The Department of Health and Human Services Office for Civil Rights released a fact sheet around business associate liability under HIPAA and the HITECH Act on Friday, outlining all provisions for which the agencies are authorized to take enforcement action.

The fact sheet aims to provide clear guidance around business associate liability, outlined in a 2013 final rule issued by OCR under the authority of the HITECH Act. While HIPAA applies directly to health providers, health plans and clearinghouses, some vendors fall under business associates as healthcare organizations often rely on outside vendors to perform certain services.

Under HIPAA, these vendors are deemed business associates if they handle protected health information “only for the purposes for which it was engaged by the covered entity, will safeguard the information from misuse, and will help the covered entity comply with some of the covered entity’s duties under the Privacy Rule.”

“As part of the department’s effort to fully protect patients’ health information and their rights under HIPAA, OCR has issued this important new fact sheet clearly explaining a business associate’s liability,” OCR Director Roger Severino said in a statement.

“We want to make it as easy as possible for regulated entities to understand, and comply with, their obligations under the law,” he added.

There are 10 provisions for which OCR has the authority to take enforcement action against a business associate. The first provision explains that a business associate must provide the agency with records and compliance reports and cooperate with complaint investigations and compliance reviews.

Further, business associates must permit access to information, including protected health information, to the agency when pertinent to determining compliance.

Under the second provision, business associates are prohibited from taking any retaliatory action against an individual for filing a HIPAA complaint, participating in an investigation or enforcement process, or opposing a business associate’s practice deemed unlawful by HIPAA.

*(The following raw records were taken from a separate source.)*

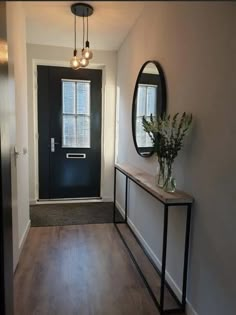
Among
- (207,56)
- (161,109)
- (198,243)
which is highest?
(207,56)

OCR will also take action for failure to comply with HIPAA, provide breach notification to a covered entity or another business associate, or for impermissible use and disclosure of PHI.

Notably, the sixth provision explained that business associates will also be held liable for failing to disclose an ePHI copy to the covered entity, individual, or individual’s designee that would “satisfy a covered entity’s obligations regarding the form and format, and the time and manner of access.”

Business associates are also required to make reasonable efforts to limit the amount of PHI to minimum necessary to complete the required use, disclosure, or request, as well as provide an accounting of disclosures in certain circumstances and enter into a business associate agreements with subcontractors that create or receive PHI on their behalf in compliance with the implementation of the agreement.

Lastly, business associates must “take reasonable steps to address a material breach or violation of the subcontractor’s business associate agreement.” Failure to comply with these provisions can lead to an OCR enforcement action.

This is the second fact sheet released by OCR this year to address questions around HIPAA liability. In April, OCR shared insight into HIPAA liability around third-party health apps.